The Role of Matsunaga Yasuzaemon in the Development of Japan’s Electric Power Industry

Takeo KIKKAWA*

KIKKAWA Takeo is a Professor of Japanese business history and the comparative study of modern economies at the Institute of Social Science, University of Tokyo. He is the author of numerous book, including Matsunaga Zaemon (Minerva Shobo, 2004) and Nihon Denryokugyo Hatten no Dainamizumu (The Dynamism of Development in the Japanese Electric Power Industry) (Nagoya University Press, 2004). In English, he is the co-editor (with Hideaki Miyajima and Takashi Hikino) of Policies for Competitiveness: Comparing Business-Government Relationships in the ‘Golden Age of Capitalism’ (Oxford University Press, 1999). He can be contacted at the Institute of Social Science, University of Tokyo, 7-3-1 Hongo, Bunkyo-ku, Tokyo 113-0033, Japan or by email at kikkawa{at}iss.u-tokyo.ac.jp.

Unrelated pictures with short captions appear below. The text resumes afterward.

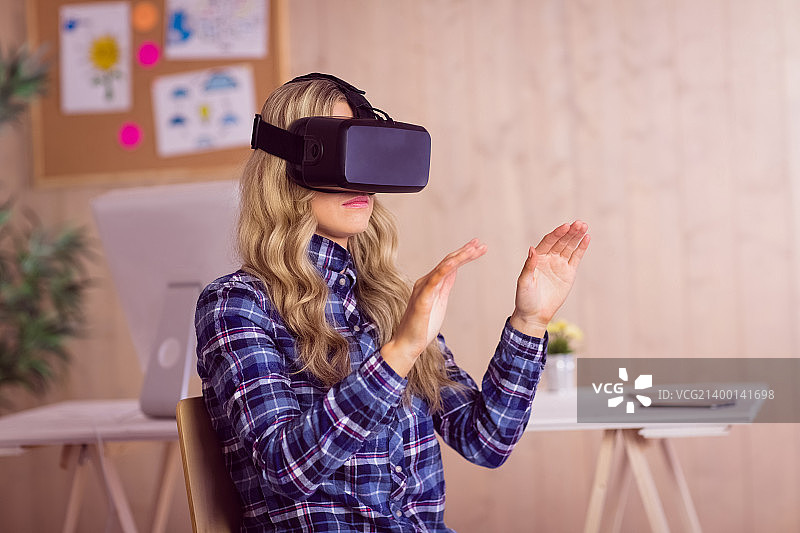 使用VR设备的时髦休闲工人图片素材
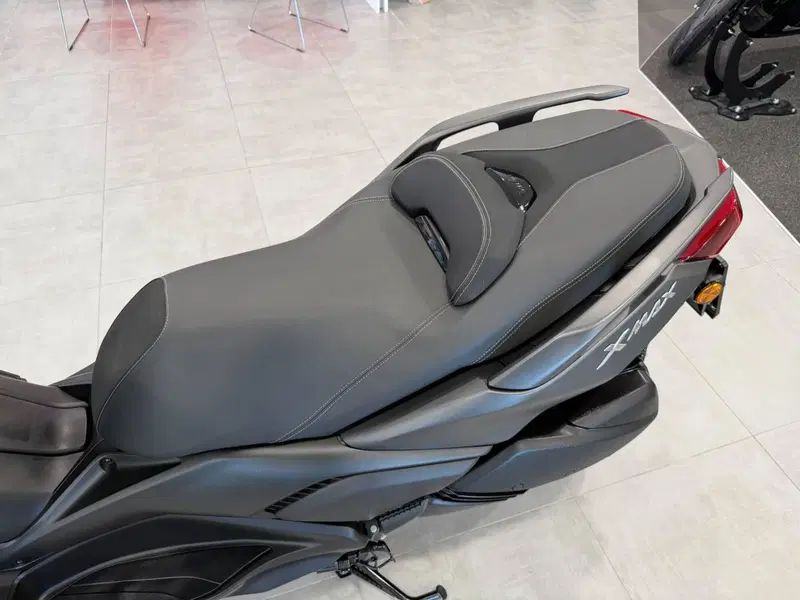 Yamaha X-Max 300 (2021 - 24) (10)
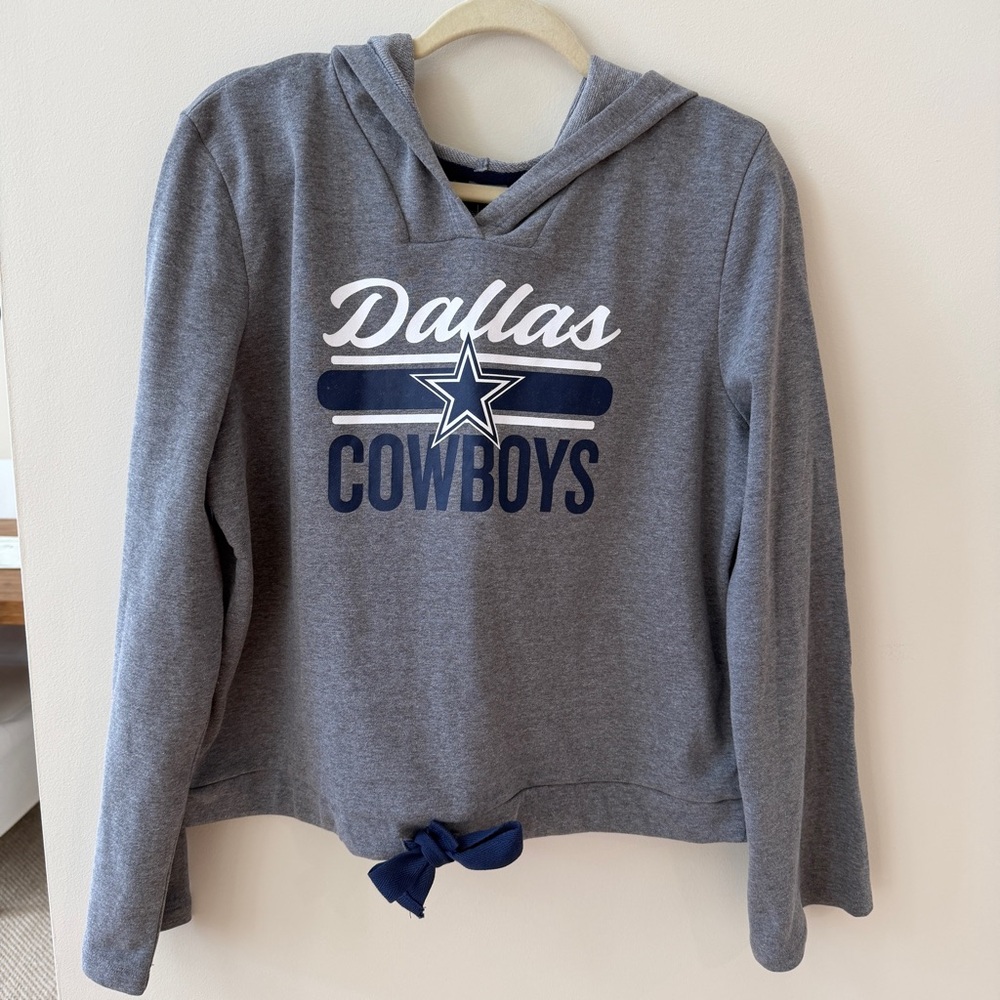 NFL Dallas Cowboys Women’s Gray Short Hoodie Large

Since 1883, when the nation’s first electric power company, Tokyo Electric Lighting Co., was founded, Japan’s electric power industry has developed largely through private enterprise. The exception was the period 1939–1951, spanning World War II and the Allied Occupation, when it was under state control. This path of development contrasts sharply with that of another electricity-related enterprise, the telecommunications industry. The Ministry of Communications also controlled telecommunications during and just after the war, but unlike the electric industry, telecommunications had no history as a private enterprise at any time from its start in 1869 until it was privatized in 1985. Until that year, the government ran it either directly or indirectly. This article reviews the history and development of Japan’s electric power industry and analyzes the influential role of Matsunaga Yasuzaemon (1875–1971) in that process. While identifying the factors that lay behind Matsunaga’s enormous contributions to the industry, it explains the reasons that the electric power industry, in contrast with telecommunications, has been run predominantly as a private enterprise.